• [Do this]: Reproduce each of the following entries word for word, with no changes.

• [Material supplied]:
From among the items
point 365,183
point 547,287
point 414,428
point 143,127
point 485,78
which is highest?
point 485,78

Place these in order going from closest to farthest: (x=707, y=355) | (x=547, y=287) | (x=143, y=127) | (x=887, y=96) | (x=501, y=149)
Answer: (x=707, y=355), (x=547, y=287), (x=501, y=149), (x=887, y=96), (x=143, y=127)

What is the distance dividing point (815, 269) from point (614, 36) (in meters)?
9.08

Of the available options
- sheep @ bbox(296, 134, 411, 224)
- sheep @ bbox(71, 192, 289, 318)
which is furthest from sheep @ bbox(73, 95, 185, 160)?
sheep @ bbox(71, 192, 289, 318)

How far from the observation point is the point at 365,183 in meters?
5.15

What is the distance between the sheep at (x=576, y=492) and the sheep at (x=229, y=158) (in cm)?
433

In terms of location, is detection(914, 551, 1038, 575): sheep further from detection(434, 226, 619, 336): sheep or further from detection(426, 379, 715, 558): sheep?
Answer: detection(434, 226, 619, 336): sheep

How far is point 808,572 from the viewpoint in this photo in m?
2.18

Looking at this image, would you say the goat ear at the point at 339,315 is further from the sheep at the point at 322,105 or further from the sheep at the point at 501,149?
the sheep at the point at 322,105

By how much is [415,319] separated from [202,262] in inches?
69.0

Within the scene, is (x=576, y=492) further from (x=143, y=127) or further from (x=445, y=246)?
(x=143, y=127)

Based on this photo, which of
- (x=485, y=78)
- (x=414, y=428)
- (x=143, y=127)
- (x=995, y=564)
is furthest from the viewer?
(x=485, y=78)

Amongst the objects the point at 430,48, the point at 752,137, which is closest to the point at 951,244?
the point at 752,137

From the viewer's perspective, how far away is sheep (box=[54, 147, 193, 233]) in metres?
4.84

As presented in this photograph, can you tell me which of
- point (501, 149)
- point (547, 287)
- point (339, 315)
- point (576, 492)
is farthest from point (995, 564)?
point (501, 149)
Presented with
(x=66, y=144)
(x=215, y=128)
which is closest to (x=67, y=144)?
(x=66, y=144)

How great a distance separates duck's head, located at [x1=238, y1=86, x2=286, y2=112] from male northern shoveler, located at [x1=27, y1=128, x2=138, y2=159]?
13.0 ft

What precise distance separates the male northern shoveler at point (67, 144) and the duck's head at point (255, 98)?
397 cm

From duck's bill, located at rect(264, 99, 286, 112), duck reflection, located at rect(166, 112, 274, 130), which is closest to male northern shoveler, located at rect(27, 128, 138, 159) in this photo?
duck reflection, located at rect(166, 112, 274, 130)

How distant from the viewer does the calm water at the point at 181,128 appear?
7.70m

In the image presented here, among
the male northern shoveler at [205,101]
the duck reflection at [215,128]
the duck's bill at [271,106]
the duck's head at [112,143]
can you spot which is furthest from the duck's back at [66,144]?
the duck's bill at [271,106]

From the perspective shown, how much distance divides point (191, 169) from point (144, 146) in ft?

• [Written solution]:
From among the items
point 365,183
point 547,287
point 414,428
point 143,127
point 485,78
which is highest?
point 485,78

Place these in order going from closest to farthest: (x=707, y=355) | (x=547, y=287) | (x=143, y=127) | (x=887, y=96) | (x=501, y=149)
Answer: (x=707, y=355), (x=547, y=287), (x=501, y=149), (x=887, y=96), (x=143, y=127)

What is the distance dividing point (815, 269) from point (614, 36) (in meters)?
9.08

Of the available options
- sheep @ bbox(296, 134, 411, 224)
- sheep @ bbox(71, 192, 289, 318)
which is furthest from sheep @ bbox(73, 95, 185, 160)?
sheep @ bbox(71, 192, 289, 318)

How far from the observation point is the point at 365,183 in meters?
5.15

What is the distance between the sheep at (x=576, y=492) and the sheep at (x=229, y=158) (in cm)?
433

In terms of location, is detection(914, 551, 1038, 575): sheep further from detection(434, 226, 619, 336): sheep or further from detection(426, 379, 715, 558): sheep?
Answer: detection(434, 226, 619, 336): sheep

How far is point 808,572 from the viewpoint in this photo in m?
2.18

Looking at this image, would you say the goat ear at the point at 339,315 is further from the sheep at the point at 322,105 or further from the sheep at the point at 501,149?
the sheep at the point at 322,105

By how much is [415,319] separated from [202,262] in inches?
69.0

Within the scene, is (x=576, y=492) further from (x=143, y=127) or further from (x=445, y=246)?
(x=143, y=127)

Based on this photo, which of
- (x=485, y=78)
- (x=414, y=428)
- (x=143, y=127)
- (x=995, y=564)
is furthest from the viewer?
(x=485, y=78)

Amongst the objects the point at 430,48, the point at 752,137, which is closest to the point at 951,244?
the point at 752,137

From the viewer's perspective, how far away is sheep (box=[54, 147, 193, 233]) in metres?
4.84

As presented in this photograph, can you tell me which of
- point (501, 149)
- point (547, 287)
- point (339, 315)
- point (576, 492)
is farthest from point (995, 564)?
point (501, 149)
Presented with
(x=66, y=144)
(x=215, y=128)
which is closest to (x=67, y=144)?
(x=66, y=144)

How great a distance separates duck's head, located at [x1=238, y1=86, x2=286, y2=112] from male northern shoveler, located at [x1=27, y1=128, x2=138, y2=159]?
13.0 ft

What precise distance separates the male northern shoveler at point (67, 144) and the duck's head at point (255, 98)?
397 cm

From duck's bill, located at rect(264, 99, 286, 112), duck reflection, located at rect(166, 112, 274, 130), which is closest to male northern shoveler, located at rect(27, 128, 138, 159) in this photo?
duck reflection, located at rect(166, 112, 274, 130)

How distant from the viewer does the calm water at the point at 181,128 appear?
7.70m

In the image presented here, among
the male northern shoveler at [205,101]
the duck reflection at [215,128]
the duck's bill at [271,106]
the duck's head at [112,143]
can you spot which is furthest from the duck's back at [66,144]?
the duck's bill at [271,106]

From the perspective shown, how much distance divides point (191, 169) from point (144, 146) in ft?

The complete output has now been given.